Hinweis der Redaktion

  1. Hi, This talk is about Raft in Scylla - our effort to improve a lot of existing Cassandra functionality and add new strongly consistent features.
  2. I’m Konstantin Osipov, I live in Moscow and work on open source databases. In Scylla I’ve been involved with implementation of lightweight transactions.
  3. Before discussing Raft, let’s recap the items we delivered recently. Back at Scylla Summit 2019 we announced support for Cassandra lightweight transactions. Lightweight transactions allow all clients agree on a state of a database before making a change to it. Prior to that, Scylla lacked any strongly consistent features. We made a considerable effort testing LWT, and just recently completed an industry standard Jepsen testing for it.

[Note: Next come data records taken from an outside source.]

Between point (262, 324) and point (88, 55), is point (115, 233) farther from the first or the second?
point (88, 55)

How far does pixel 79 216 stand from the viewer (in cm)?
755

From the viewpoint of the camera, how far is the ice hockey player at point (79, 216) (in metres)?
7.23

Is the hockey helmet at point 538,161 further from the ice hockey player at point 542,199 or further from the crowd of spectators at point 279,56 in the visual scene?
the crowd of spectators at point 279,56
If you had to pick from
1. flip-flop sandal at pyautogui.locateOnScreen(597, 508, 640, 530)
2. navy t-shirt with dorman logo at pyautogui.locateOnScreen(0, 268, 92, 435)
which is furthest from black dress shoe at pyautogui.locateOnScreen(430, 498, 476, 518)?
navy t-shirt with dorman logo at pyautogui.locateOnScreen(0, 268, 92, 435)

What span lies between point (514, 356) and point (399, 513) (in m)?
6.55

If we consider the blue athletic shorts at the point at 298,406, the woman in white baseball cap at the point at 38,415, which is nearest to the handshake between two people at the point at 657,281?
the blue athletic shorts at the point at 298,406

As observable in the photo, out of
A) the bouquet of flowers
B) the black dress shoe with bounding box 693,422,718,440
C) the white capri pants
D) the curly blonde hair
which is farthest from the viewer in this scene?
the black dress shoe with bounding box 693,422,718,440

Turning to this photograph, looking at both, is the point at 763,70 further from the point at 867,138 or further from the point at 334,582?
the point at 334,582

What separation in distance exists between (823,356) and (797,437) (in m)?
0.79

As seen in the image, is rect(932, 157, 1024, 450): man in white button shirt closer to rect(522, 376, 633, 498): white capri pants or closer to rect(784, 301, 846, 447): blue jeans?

  4. In Scylla, LWT are based on Paxos consensus algorithm. Paxos is a leaderless protocol, in which each participant stores little state, which was an advantage considering that to be compatible with Cassandra Scylla needed to allow each partition be independently available. Paxos runs 3 rounds of network messages to commit each transaction. This is 1 round trip less than Cassandra, but still is more than necessary in the optimal case. An important property of LWT is that it works over existing tables and alongside eventually consistent operations. If LWT are not used, the overhead on the rest of the operations is zero. This is the gain of a fairly high cost of the implementation. We mentioned at the 2019 Summit that Scylla is committed to providing an optimized implementation of strongly consistent reads and writes based on Raft. In this talk I will discuss our progress with Raft and what else we’re going to improve using it.
  5. So what is Raft anyway? It is a leader based log replication protocol. A very crude explanation of what Raft does, is it elects a leader once, and then the leader is responsible for making all the decisions about the state of the database. This helps avoid extra communication between replicas during individual reads and writes. Each node maintains a state of who the current leader is, and forwards requests to the leader. Scylla clients are unaffected - except now the leader does some more work than replicas, so the load distribution may be less even. This means Scylla will need to Raft instances side by side.
  6. Raft is built around the notion of a replicated log. When the leader receives a request, it first stores an entry for it in its log. Then it pushes the entry to replica’s copies of the log. Once the majority of replicas store the entry, the leader applies the entry and instruct the replicas to do the same. On event of leader failure, a replica with the most up to date log becomes the leader.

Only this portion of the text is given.